Showing posts with label communication. Show all posts
Showing posts with label communication. Show all posts

Wednesday, October 14, 2015

Overheard at the Gym

gym employee: "Hi, how are you?"

gym patron, through gritted teeth: "I'm here."

A woman after my own heart!

Saturday, October 10, 2015

The Trouble With Empathy

Over at Queer Romance Month I saw this video about empathy:

https://www.youtube.com/watch?t=173&v=1Evwgu369Jw

It's thoughtful and funny, well worth a watch. But for me, it kind of scratches the surface of what empathy actually is: it's more about offering an empathic response. You see it a tiny bit -- the bear gets a cloud over her head -- but you don't really see the bear taking on the fox's feelings with her.
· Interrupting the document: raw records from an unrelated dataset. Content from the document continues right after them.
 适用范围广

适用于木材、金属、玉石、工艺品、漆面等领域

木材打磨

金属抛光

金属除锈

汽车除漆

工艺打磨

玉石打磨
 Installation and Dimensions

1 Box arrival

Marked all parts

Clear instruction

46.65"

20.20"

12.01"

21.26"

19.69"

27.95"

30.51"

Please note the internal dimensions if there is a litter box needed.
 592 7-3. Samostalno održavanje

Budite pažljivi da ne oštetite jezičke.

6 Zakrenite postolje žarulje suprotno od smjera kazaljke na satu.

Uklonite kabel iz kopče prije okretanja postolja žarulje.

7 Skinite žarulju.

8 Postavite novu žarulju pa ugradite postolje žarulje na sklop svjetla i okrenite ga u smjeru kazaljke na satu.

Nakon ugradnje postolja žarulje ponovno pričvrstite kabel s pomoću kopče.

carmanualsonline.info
I've always had problems with empathy, and I still do. When my son tells me about something wrong, my instinct is often to distance, to argue, to try to convince him that no, it's not really wrong, or we can easily fix it. And why?
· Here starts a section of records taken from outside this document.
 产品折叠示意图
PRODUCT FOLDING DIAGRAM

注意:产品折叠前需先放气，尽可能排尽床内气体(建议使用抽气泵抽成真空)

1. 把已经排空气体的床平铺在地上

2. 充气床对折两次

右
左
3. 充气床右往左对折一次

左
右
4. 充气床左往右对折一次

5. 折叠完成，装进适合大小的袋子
Because empathy HURTS. It's not just saying the right things instead of the wrong ones. It's really feeling. And taking on the depths of my son's pain is agonizing.

I see this in my son too. When he sees me in pain, he's in pain for me. Anything that goes a little wrong for me hurts him. It's a hard way to live. Luckily I'm a grown up and can usually brings things down: "It's okay, it's just a little scratch, happens all the time." But that doesn't work when it's his pain.

Friday, August 14, 2015

Accessible

My mom always speaks admiringly of how well my son expresses his feelings.  I always had tremendous difficulty talking about what was going on with me; she's told me that once during a very bad time she broke her own strict rules about privacy to read my diary but it was no help at all. I didn't even write about my feelings. Possibly I didn't even understand them myself.

Son has always been encouraged to understand and express himself, with additional expert guidance since he was 3. Today I noticed an unexpected benefit of this: when you have words to understand your own feelings, it's much easier for someone else to explain their feelings to you.  Telling him "please be quiet because your dad is stressed" brought out frustration and stomping. Reminding him that noise is one of the worst things when he's feeling stressed brought peace and a loving apology.

He absolutely has empathy, no question of it. As with so many issues regarding disabilities, it's just a matter of the right access.